* _Tasks_:
1: Translate this sentence from the blog post into Spanish: "Usually I feel like I need a coffee and an Advil."
2: Extract every line of the listing that contains the string "scene".

____ Passage to read

Update: This post was voted as a 2011/2012 GirlGuidesCANblog Big Deal Seal winner in the Growing Guiding category! Bravo blogger Tammy!
I am an Urban Guider.
I used to almost be ashamed to admit it but as time has gone by I am more and more convinced that in order to be relevant to today’s girl we need to recognize that there needs to be a place within Guiding for those who challenge themselves on asphalt and concrete as much as those that long for the wilderness.
I was not a Girl Guide as a girl
I joined 13 years ago as a Guider in an attempt to provide my extremely
introverted daughter with a group experience. As a new Guider, I had convinced myself that camping was one of the necessities of Guiding that I would have to endure. And so I camped. I would not go so far as to say I have ever woken up at camp feeling invigorated and one with the world. Usually I feel like I need a coffee and an Advil. I have had unfortunate experiences of food of poor quality and quantity that – combined with lack of sleep compliments of the homesick Girl Guide sleeping nearby – was just about enough to do me in.
Because I am an adult I was able to modify my Guiding experience so that camping was no longer part of the equation. This makes me wonder about girls who may have had less than favorable experiences with camping. Did they persevere or did they
leave Guiding? A Guider who is passionate about what she has to offer can be a force to be reckoned with or something to fear depending on whether or not you are able to fully commit to the experience. I have camped with the Guider who was passionate about camping and could not fathom that anyone could possibly not love scraping the charred bits from their campfire dinners and drinking warm Kool-Aid with the subtle lingering flavor of whatever was served from the jug on the last go round. I am one of those unfortunate souls that gets weepy when I am not properly fed, watered and bedded down for the night. I do not regret my camping experience (in the same way that I do not regret having my wisdom teeth removed) but at the same time do not find that camping is the quintessential reason I continue Guiding.

________
____ The data

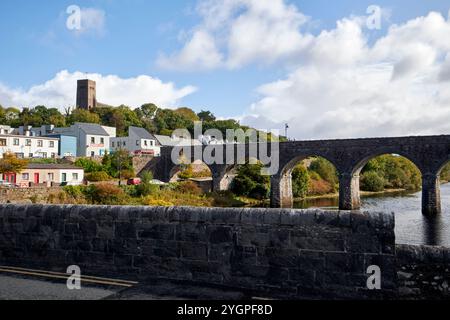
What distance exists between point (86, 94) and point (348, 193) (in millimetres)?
90027

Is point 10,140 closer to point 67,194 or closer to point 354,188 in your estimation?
point 67,194

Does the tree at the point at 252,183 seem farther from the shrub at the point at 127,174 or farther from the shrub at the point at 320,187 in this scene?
the shrub at the point at 127,174

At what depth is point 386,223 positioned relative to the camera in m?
5.56

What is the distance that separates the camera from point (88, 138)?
65625 mm

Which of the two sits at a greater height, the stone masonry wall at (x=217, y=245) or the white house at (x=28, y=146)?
the white house at (x=28, y=146)

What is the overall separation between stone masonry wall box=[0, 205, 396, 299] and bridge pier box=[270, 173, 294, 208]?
43.0 metres

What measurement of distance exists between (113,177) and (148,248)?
48209 millimetres

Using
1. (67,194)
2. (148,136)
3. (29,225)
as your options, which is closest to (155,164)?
(148,136)

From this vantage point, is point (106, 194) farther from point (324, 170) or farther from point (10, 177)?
point (324, 170)

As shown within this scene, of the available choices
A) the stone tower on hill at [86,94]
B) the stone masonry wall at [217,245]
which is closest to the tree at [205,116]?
the stone tower on hill at [86,94]

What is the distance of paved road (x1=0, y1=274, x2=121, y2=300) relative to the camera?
6031 mm

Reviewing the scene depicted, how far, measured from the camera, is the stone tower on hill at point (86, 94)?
114062 millimetres

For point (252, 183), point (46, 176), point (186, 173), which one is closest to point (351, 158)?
point (252, 183)

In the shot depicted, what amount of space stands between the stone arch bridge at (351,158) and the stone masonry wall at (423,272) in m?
37.1
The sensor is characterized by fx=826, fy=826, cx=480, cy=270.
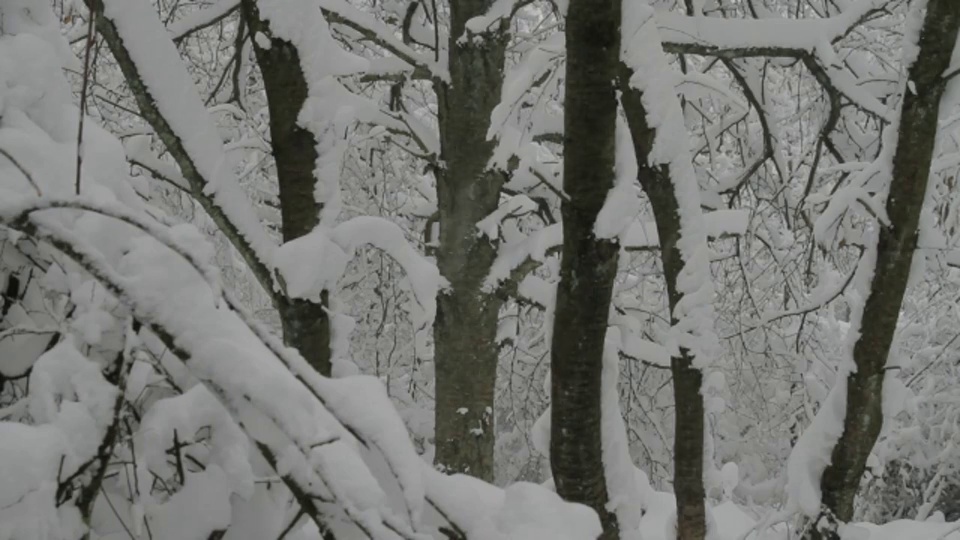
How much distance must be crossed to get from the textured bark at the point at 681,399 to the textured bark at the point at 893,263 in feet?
1.76

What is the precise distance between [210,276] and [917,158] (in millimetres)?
2457

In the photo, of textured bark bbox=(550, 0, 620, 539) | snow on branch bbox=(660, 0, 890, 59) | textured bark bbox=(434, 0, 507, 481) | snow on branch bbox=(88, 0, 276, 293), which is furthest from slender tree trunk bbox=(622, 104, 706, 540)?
textured bark bbox=(434, 0, 507, 481)

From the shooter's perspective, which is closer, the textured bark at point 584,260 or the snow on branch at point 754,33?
the textured bark at point 584,260

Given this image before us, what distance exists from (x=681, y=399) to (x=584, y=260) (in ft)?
4.19

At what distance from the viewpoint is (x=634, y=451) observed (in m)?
10.6

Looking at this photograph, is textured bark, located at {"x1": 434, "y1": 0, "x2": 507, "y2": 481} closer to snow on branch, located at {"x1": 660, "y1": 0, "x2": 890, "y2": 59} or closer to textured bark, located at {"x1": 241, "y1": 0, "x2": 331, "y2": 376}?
snow on branch, located at {"x1": 660, "y1": 0, "x2": 890, "y2": 59}

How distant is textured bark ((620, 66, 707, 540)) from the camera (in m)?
2.59

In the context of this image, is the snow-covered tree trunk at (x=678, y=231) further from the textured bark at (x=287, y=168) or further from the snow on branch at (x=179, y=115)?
the snow on branch at (x=179, y=115)

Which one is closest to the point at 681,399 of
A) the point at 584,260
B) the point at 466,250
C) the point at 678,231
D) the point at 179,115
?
the point at 678,231

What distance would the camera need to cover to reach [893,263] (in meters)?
2.74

________

* _Exercise solutions_:
1: Por lo general siento que necesito un café y un Advil.

2:
Does the tree at the point at 252,183 seem farther from the shrub at the point at 127,174 or farther from the shrub at the point at 320,187 in this scene?
As shown within this scene, of the available choices
Reviewing the scene depicted, how far, measured from the camera, is the stone tower on hill at point (86, 94)?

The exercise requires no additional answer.